Dataset extract
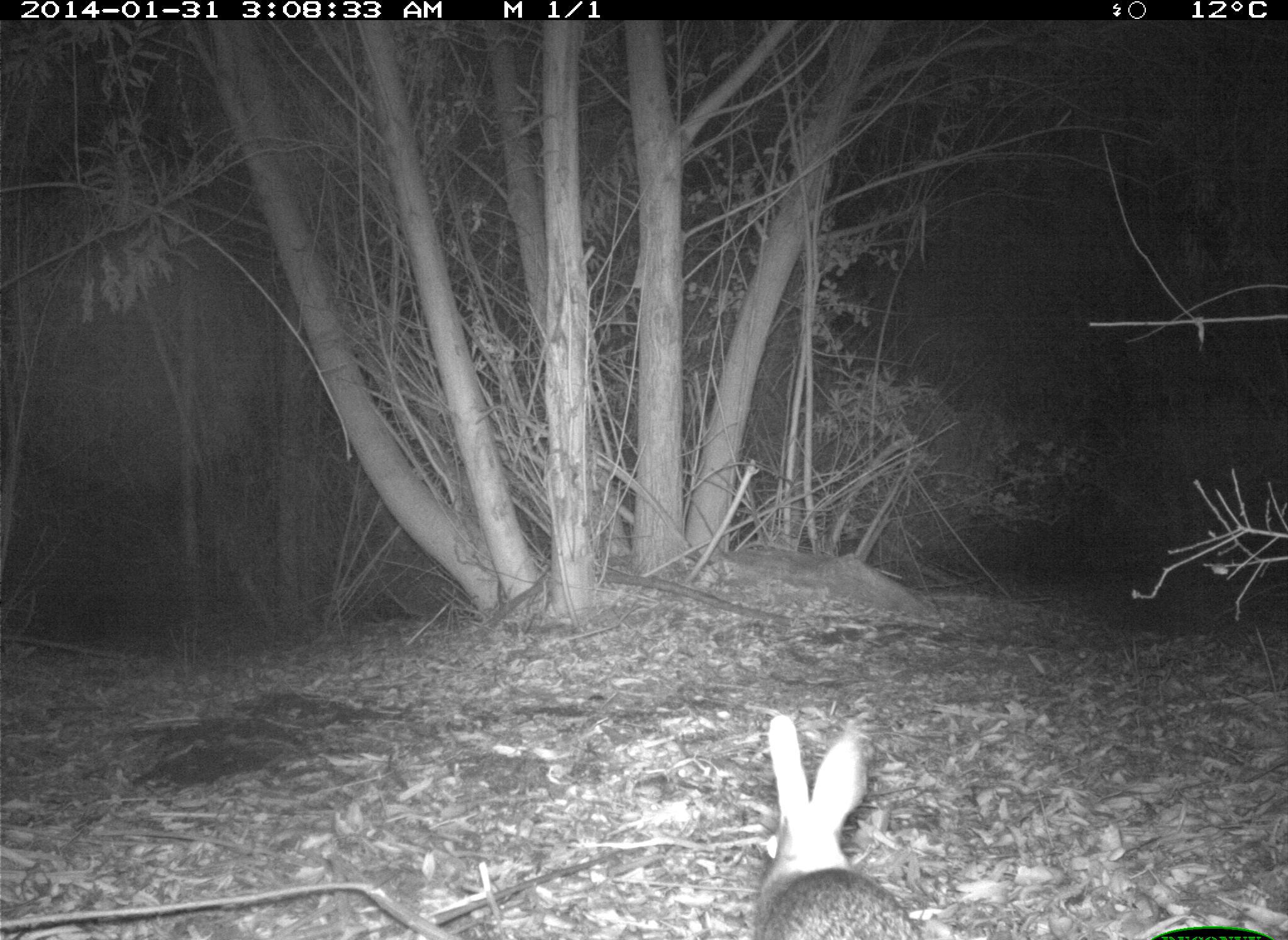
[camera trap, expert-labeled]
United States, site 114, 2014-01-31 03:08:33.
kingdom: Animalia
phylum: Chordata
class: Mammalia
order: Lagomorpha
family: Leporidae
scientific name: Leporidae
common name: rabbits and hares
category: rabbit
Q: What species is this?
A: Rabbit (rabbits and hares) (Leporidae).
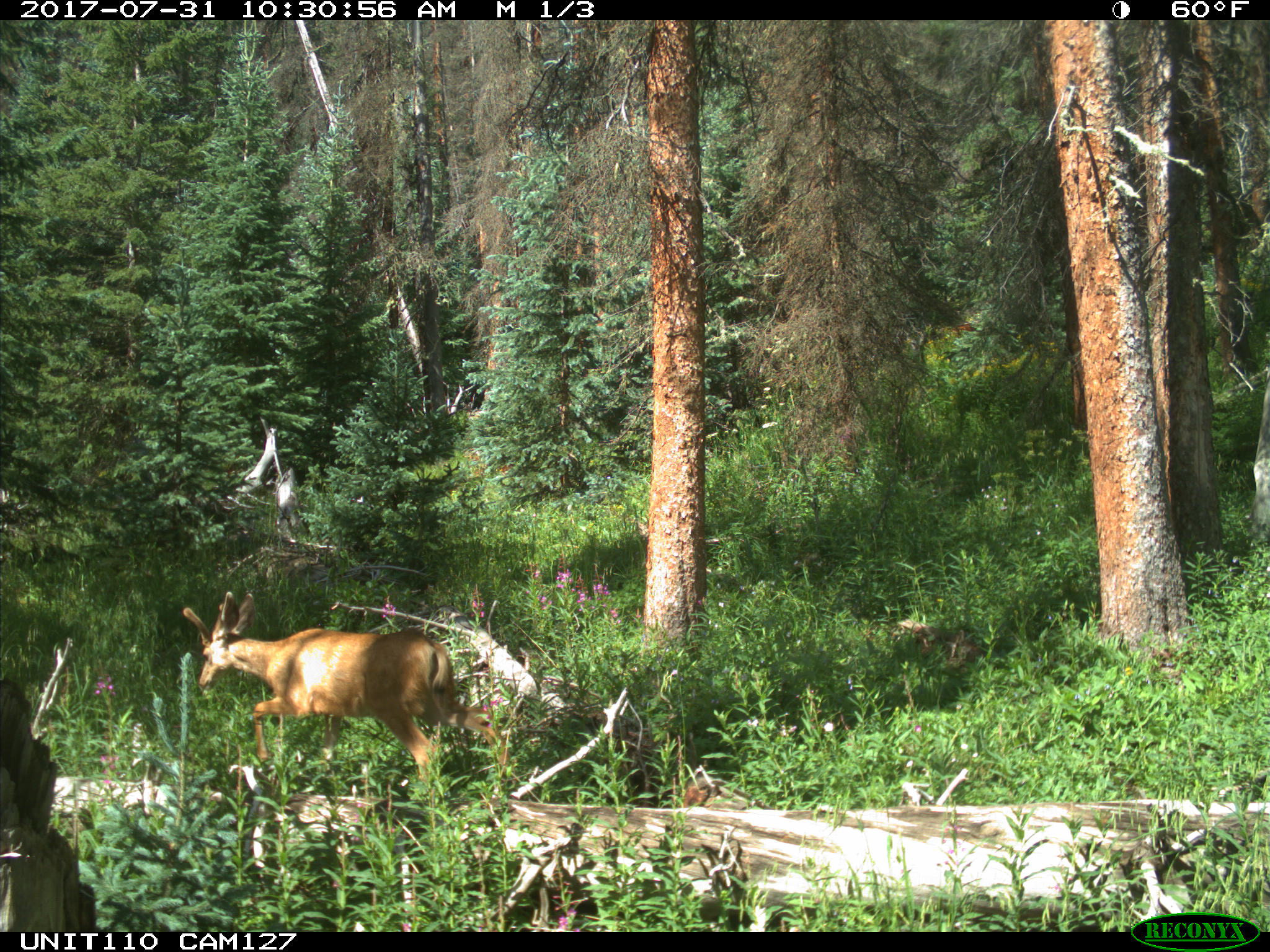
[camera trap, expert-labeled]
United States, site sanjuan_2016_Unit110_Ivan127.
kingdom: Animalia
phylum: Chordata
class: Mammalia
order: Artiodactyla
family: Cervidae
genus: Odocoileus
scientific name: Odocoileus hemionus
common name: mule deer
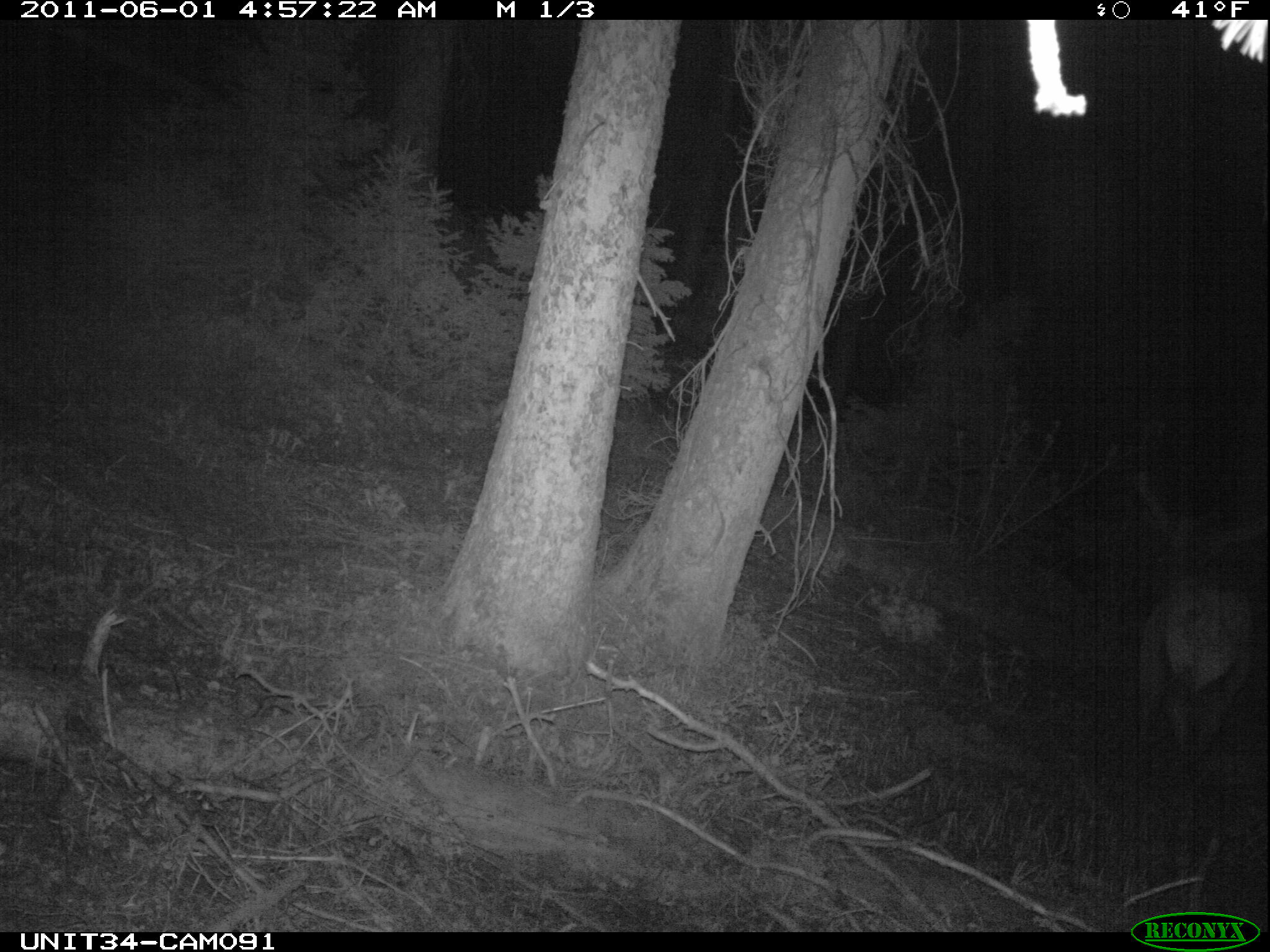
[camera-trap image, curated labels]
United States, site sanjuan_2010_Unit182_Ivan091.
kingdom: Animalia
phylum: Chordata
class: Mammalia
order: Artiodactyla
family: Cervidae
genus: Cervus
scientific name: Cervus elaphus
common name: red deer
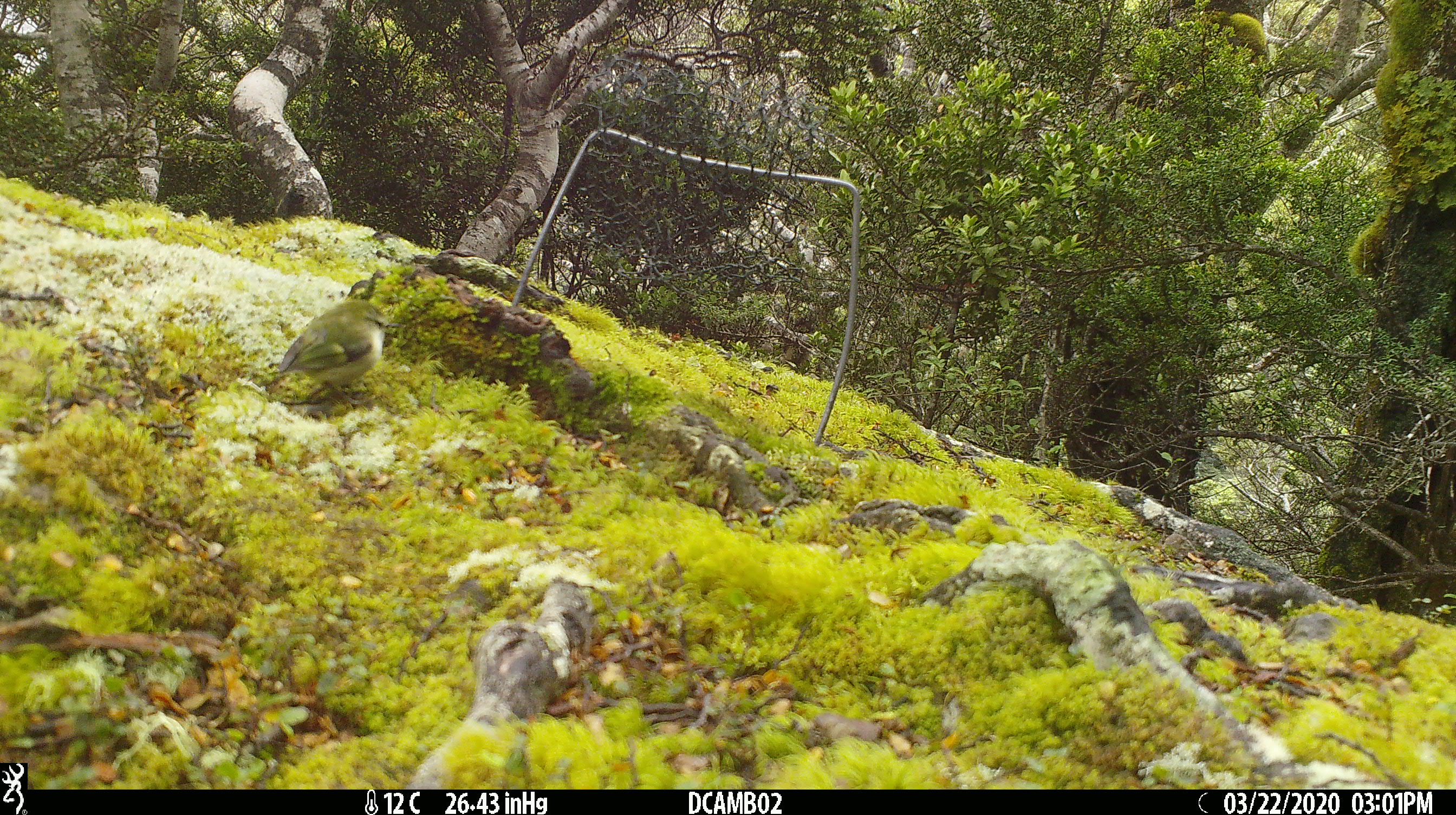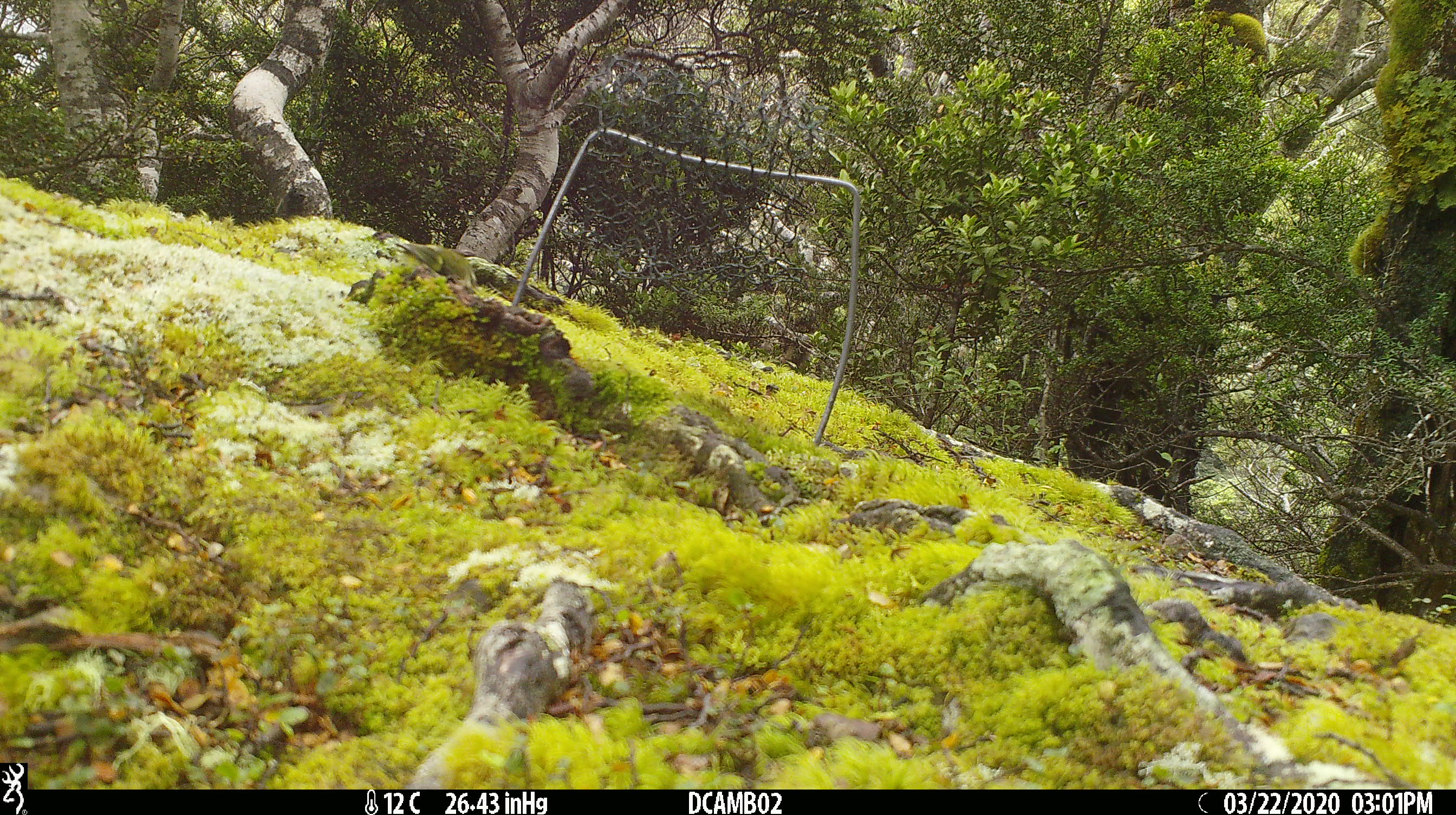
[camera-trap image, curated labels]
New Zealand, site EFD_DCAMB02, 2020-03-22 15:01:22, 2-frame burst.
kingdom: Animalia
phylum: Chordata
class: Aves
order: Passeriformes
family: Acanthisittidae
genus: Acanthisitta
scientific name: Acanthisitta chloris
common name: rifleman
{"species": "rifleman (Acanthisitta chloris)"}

Task description
Copy the whole listing exactly, excluding the pictures in it.

Response to this task
[camera trap, expert-labeled]
United States, site 114, 2014-01-31 03:08:33.
kingdom: Animalia
phylum: Chordata
class: Mammalia
order: Lagomorpha
family: Leporidae
scientific name: Leporidae
common name: rabbits and hares
category: rabbit
Q: What species is this?
A: Rabbit (rabbits and hares) (Leporidae).
[camera trap, expert-labeled]
United States, site sanjuan_2016_Unit110_Ivan127.
kingdom: Animalia
phylum: Chordata
class: Mammalia
order: Artiodactyla
family: Cervidae
genus: Odocoileus
scientific name: Odocoileus hemionus
common name: mule deer
[camera-trap image, curated labels]
United States, site sanjuan_2010_Unit182_Ivan091.
kingdom: Animalia
phylum: Chordata
class: Mammalia
order: Artiodactyla
family: Cervidae
genus: Cervus
scientific name: Cervus elaphus
common name: red deer
[camera-trap image, curated labels]
New Zealand, site EFD_DCAMB02, 2020-03-22 15:01:22, 2-frame burst.
kingdom: Animalia
phylum: Chordata
class: Aves
order: Passeriformes
family: Acanthisittidae
genus: Acanthisitta
scientific name: Acanthisitta chloris
common name: rifleman
{"species": "rifleman (Acanthisitta chloris)"}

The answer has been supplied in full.